Security Terms Cause Confusion

Security blocks performing similar functions may have different names depending on the context or industry; some of them are losing their specific meanings. A survey of alternatives allows us to sharpen understanding and communication.
Bryon Moyer
Bryon Moyer

Security has pervaded the electronics industry to the point where few systems can legitimately claim to require no security. But what companies name security blocks varies by company, industry, and implementation.

Companies employ terms like “root of trust” and “secure enclave” loosely so that it becomes hard to understand what they mean. Do specific requirements apply before a security block qualifies as a block with a specific name? Do standards define any of them? The answers aren’t as straightforward as one might hope.

The terms variously describe the basis for trusting the state of a system, for sensitive computing, and for keeping secrets away from prying eyes. Real systems combine these concepts in ways that can be difficult to distill into a single moniker.

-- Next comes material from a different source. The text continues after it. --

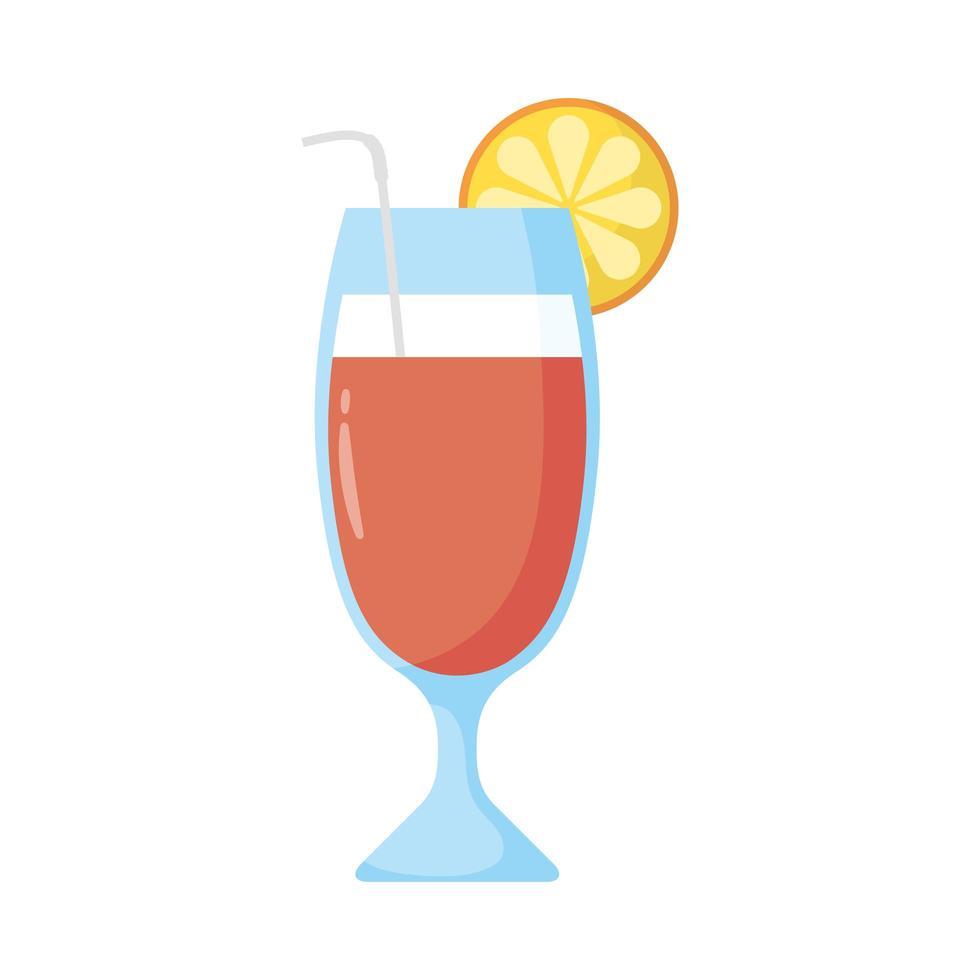 tropisk cocktail kopp platt stilikon vektor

Some terms apply to actual hardware systems, whereas some companies will use the same term to describe a security block in an SoC—the latter being Microprocessor Report’s focus.

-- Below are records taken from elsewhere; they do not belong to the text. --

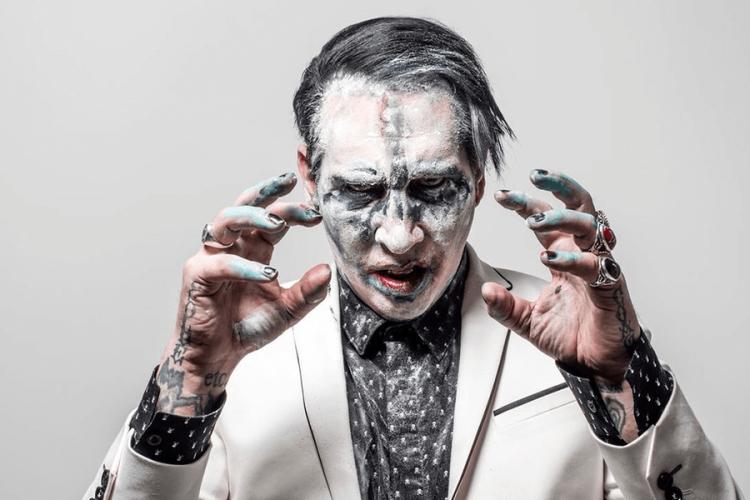 El Mallorca Live Festival cierra cartel con Marilyn Manson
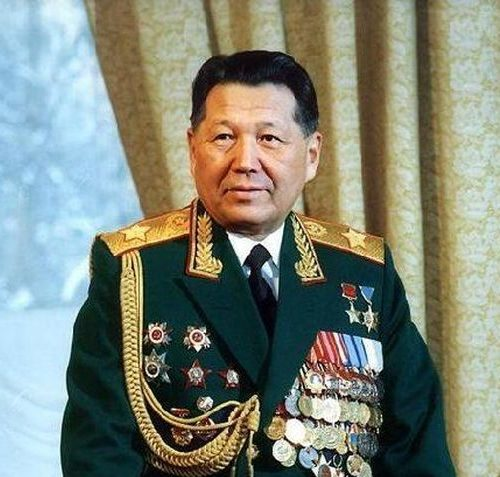 Кеңес Одағының Батыры Сағадат Нұрмағамбетов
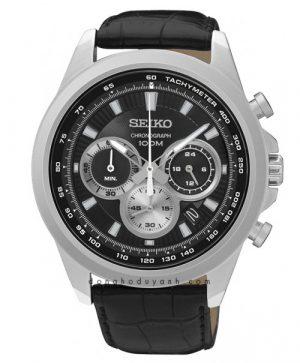 Đồng hồ Seiko SSB249P1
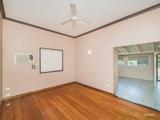 35 Ferguson Street Allenstown, QLD 4700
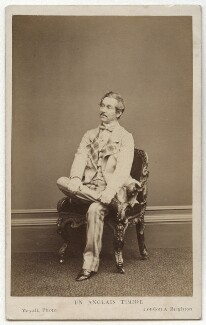 Charles James Mathews in 'Un Anglais Timide', otherwise 'Cool as a Cucumber', by John Jabez Edwin Mayall - NPG x21237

A discussion of the terms, their origins, and how documentation applies them now can help lead to more precise usage. But it may also be that some of the distinctions, having once been useful, are no longer necessary. At the very least, the analysis can help technologists, marketers, journalists, and analysts interpret and apply the appropriate terms—or at least be consistent in their usage.

Although MPR can’t dictate how others use the terms, we can illuminate the differences and establish our own usage.